I am sorry, i will reply to you from high level point of view, without code. My training and val datasets are about the same size (80k .jpg images 640x640 each). During training i use single machine 3 GPU with batch size of 24 each (72 total).
That is command i used before train params: CUDA_VISIBLE_DEVICES=0,1,2 torchrun --nproc_per_node=3
It takes about 21GB out of 24GB of each GPU memory and about 20 GB RAM. Now during evaluation, the number raises over 128 GB RAM (which my total RAM size).
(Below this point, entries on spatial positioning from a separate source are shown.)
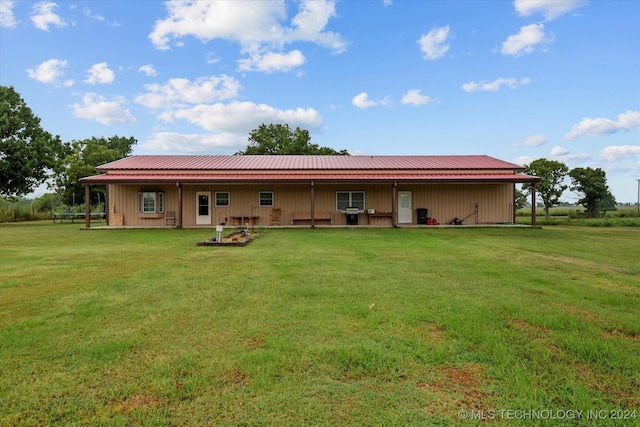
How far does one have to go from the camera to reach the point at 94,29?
57.4ft

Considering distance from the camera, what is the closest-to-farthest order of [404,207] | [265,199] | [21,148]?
[265,199], [404,207], [21,148]

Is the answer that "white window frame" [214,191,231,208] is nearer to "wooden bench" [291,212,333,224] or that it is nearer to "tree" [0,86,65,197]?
"wooden bench" [291,212,333,224]

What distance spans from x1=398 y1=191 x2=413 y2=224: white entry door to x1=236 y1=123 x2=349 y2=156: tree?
70.3ft

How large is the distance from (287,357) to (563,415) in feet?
6.30

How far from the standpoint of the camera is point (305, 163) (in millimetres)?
21938

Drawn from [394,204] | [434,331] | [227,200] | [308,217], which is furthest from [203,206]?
[434,331]

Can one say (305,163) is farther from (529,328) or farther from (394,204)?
(529,328)

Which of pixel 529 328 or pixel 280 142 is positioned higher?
pixel 280 142

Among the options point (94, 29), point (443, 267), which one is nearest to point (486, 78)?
point (443, 267)

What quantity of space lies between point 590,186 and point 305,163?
98.8 ft

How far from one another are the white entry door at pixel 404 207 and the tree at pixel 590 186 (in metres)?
24.7

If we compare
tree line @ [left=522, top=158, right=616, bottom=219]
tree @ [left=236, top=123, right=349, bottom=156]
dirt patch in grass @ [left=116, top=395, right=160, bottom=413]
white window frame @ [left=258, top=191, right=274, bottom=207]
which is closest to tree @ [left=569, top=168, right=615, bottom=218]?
tree line @ [left=522, top=158, right=616, bottom=219]

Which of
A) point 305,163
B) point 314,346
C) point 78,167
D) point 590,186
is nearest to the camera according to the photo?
point 314,346

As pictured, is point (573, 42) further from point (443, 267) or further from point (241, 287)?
point (241, 287)
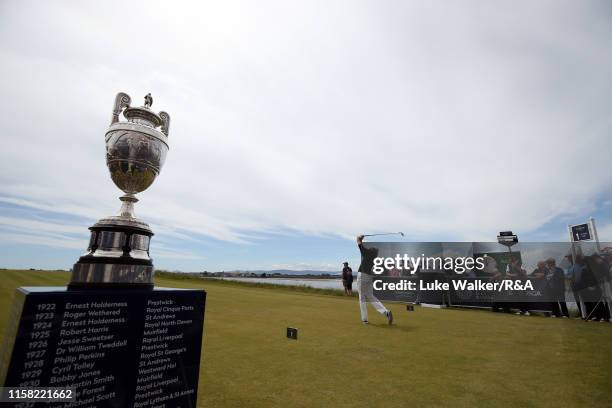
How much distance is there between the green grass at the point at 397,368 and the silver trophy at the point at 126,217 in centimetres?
156

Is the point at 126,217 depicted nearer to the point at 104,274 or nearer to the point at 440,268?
the point at 104,274

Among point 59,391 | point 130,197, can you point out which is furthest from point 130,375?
point 130,197

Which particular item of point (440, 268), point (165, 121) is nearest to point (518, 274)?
point (440, 268)

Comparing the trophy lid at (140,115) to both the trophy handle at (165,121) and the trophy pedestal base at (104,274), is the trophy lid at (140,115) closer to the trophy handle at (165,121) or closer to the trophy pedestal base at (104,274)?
the trophy handle at (165,121)

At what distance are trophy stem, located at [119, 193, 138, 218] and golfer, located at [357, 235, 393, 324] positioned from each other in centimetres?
633

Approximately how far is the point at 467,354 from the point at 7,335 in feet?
→ 19.1

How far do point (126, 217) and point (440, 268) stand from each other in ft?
53.7

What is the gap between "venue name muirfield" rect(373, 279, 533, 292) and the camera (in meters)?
13.2

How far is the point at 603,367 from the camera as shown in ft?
13.8

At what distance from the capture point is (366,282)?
7.80 m

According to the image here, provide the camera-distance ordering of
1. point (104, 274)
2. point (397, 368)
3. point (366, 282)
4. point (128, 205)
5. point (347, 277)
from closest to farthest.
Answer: point (104, 274)
point (128, 205)
point (397, 368)
point (366, 282)
point (347, 277)

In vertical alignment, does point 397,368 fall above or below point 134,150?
below

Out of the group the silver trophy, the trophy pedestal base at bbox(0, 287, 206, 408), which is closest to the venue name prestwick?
the trophy pedestal base at bbox(0, 287, 206, 408)

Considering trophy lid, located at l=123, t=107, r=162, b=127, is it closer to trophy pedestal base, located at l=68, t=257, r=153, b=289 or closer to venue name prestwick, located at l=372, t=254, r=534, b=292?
trophy pedestal base, located at l=68, t=257, r=153, b=289
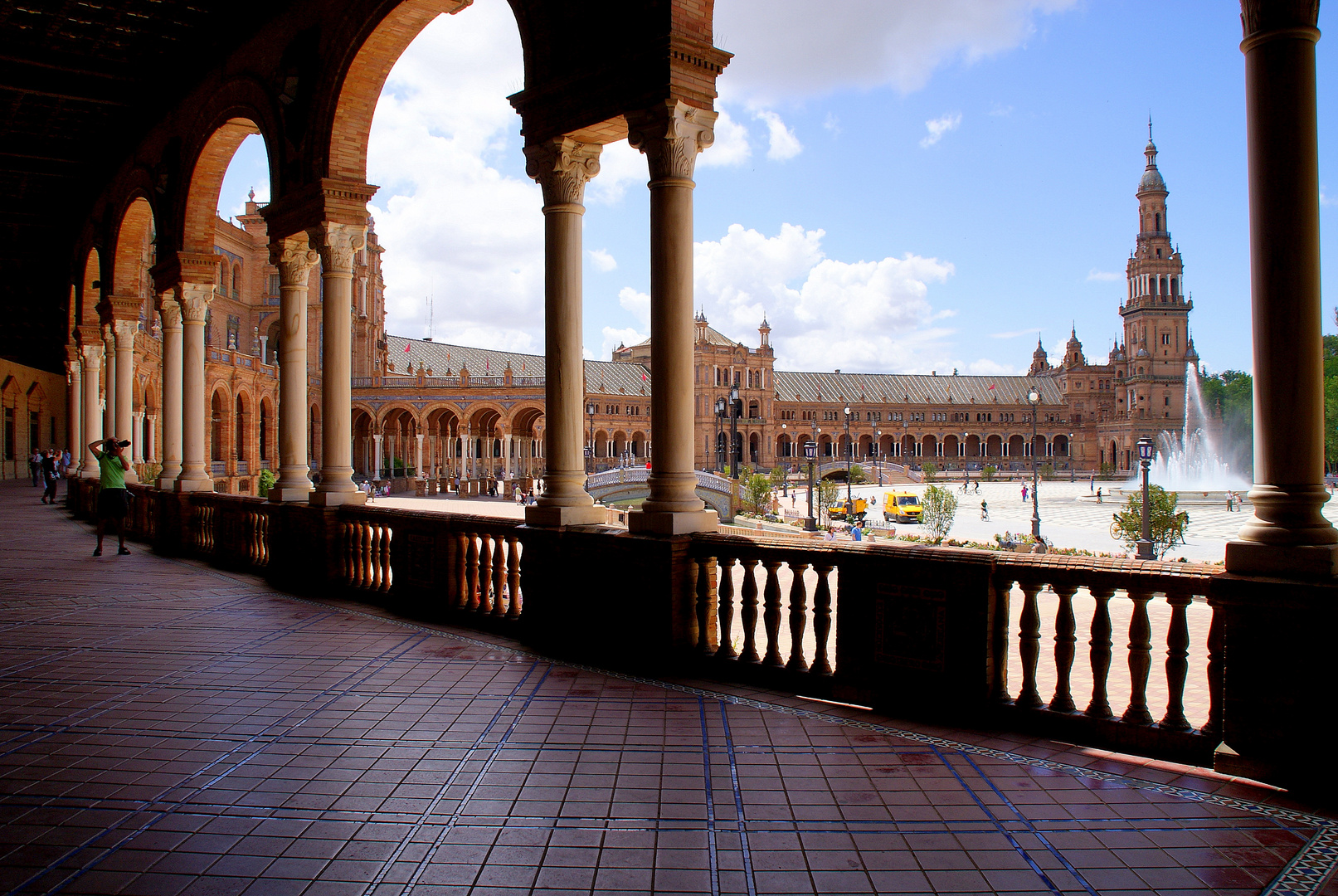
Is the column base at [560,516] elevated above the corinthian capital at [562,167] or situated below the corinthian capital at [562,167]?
below

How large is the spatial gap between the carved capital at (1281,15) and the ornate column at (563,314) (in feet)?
13.2

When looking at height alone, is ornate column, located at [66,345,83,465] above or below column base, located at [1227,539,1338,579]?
above

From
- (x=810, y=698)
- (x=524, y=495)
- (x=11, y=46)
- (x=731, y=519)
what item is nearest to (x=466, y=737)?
(x=810, y=698)

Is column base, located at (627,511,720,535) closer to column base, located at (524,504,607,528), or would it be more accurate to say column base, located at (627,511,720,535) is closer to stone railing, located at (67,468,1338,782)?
stone railing, located at (67,468,1338,782)

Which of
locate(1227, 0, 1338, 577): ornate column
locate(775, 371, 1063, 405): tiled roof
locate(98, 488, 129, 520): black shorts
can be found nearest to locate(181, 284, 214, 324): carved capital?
locate(98, 488, 129, 520): black shorts

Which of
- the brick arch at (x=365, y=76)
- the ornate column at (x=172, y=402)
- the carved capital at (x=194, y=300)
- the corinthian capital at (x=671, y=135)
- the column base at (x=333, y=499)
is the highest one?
the brick arch at (x=365, y=76)

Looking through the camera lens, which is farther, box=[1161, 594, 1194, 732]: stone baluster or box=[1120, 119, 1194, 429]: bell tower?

Your updated code did not solve that problem as well. There is still SEGFAULT error.
I've evaluated model using 1 GPU and 1 process so it took about 50 GB RAM for evaluation which is huge number as well. I dont know where to start to look for the problem, it looks like evaluation code itself is not memory efficient somehow.
If we will choose to use your project I will be happy to debug it and commit fixes and changes.
Currently, there is a problem with memory exploding in the coco dataset class.
https://github.com/lyuwenyu/RT-DETR/issues/93 https://github.com/lyuwenyu/RT-DETR/issues/172 https://github.com/lyuwenyu/RT-DETR/issues/207
The cause by Copy-on-read of the Forked CPython object if you want to explore this problem, check this blog post Demystify-RAM-Usage-in-Multiprocess-DataLoader
The CocoDetection_share_memory class uses less total pss memory than current repository coco dataset class. This can be found in memory_check.py.